INSTRUCTION 1
According to the forum thread about the Bolt, why does Dan203 consider a lifetime transfer unlikely? Answer in one to three sentences.
INSTRUCTION 2
Answer these questions on the forum thread about the Bolt:
(a) On what condition would dcollens get a Bolt?
(b) What does Dan203 suggest doing with the other TiVo?
(c) Which poster quotes Dan203's reply?

>> Start PASSAGE PROVIDED

# Bolt + lifetime transfer



## dcollens (Mar 13, 2002)

Would love to get a Bolt, but not unless I can move my Lifetime from one of my other Tivos.

Definitely won't do it otherwise.

dc


----------



## Dan203 (Apr 17, 2000)

Unlikely to happen. TiVo essentially sells the hardware at cost and makes it up in service fees. So if they allowed you to transfer your lifetime sub from your other unit to the Bolt they wouldn't make any money.

Depending on which unit your other TiVo is you may be able to sell it for enough to make the service cost a wash.


----------



## PCurry57 (Feb 27, 2012)

Dan203 said:


> Unlikely to happen. TiVo essentially sells the hardware at cost and makes it up in service fees. So if they allowed you to transfer your lifetime sub from your other unit to the Bolt they wouldn't make any money.
> 
> Depending on which unit your other TiVo is you may be able to sell it for enough to make the service cost a wash.

>> End PASSAGE PROVIDED
>> Start DATA ENTRIES

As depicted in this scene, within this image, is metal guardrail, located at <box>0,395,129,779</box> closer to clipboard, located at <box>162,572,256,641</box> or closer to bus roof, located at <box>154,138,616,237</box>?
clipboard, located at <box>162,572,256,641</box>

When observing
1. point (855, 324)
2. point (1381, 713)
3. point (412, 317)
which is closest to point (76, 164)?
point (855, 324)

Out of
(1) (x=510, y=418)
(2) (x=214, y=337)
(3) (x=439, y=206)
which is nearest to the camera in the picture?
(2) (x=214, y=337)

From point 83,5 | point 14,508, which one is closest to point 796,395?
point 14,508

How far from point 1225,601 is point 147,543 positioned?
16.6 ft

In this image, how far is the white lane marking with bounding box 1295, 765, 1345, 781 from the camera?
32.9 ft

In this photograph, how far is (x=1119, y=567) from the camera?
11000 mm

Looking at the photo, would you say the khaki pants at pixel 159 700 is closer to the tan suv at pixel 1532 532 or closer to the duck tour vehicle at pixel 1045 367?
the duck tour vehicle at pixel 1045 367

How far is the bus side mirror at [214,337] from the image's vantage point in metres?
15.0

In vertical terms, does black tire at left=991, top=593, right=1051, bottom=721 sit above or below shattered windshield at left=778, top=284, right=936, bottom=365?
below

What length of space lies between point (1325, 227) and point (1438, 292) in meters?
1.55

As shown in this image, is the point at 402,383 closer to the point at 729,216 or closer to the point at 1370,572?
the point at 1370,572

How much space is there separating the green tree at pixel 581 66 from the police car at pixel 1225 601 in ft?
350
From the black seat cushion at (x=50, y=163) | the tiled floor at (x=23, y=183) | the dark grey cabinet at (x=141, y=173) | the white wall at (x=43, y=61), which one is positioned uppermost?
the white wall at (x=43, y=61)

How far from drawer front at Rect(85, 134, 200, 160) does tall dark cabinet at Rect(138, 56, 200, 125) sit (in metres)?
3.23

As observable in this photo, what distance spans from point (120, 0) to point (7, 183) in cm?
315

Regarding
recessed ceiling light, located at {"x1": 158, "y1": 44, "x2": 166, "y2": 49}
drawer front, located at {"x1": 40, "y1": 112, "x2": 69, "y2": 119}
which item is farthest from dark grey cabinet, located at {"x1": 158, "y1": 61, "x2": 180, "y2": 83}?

>> End DATA ENTRIES

FULL RESPONSE 1
TiVo essentially sells its hardware at cost and recovers the difference through service fees. If owners could transfer a lifetime subscription from another unit to the Bolt, TiVo would not make any money.

FULL RESPONSE 2
(a) Only if the Lifetime service could be moved from one of the other TiVos.
(b) Selling it, which, depending on the unit, may bring enough to make the service cost a wash.
(c) PCurry57.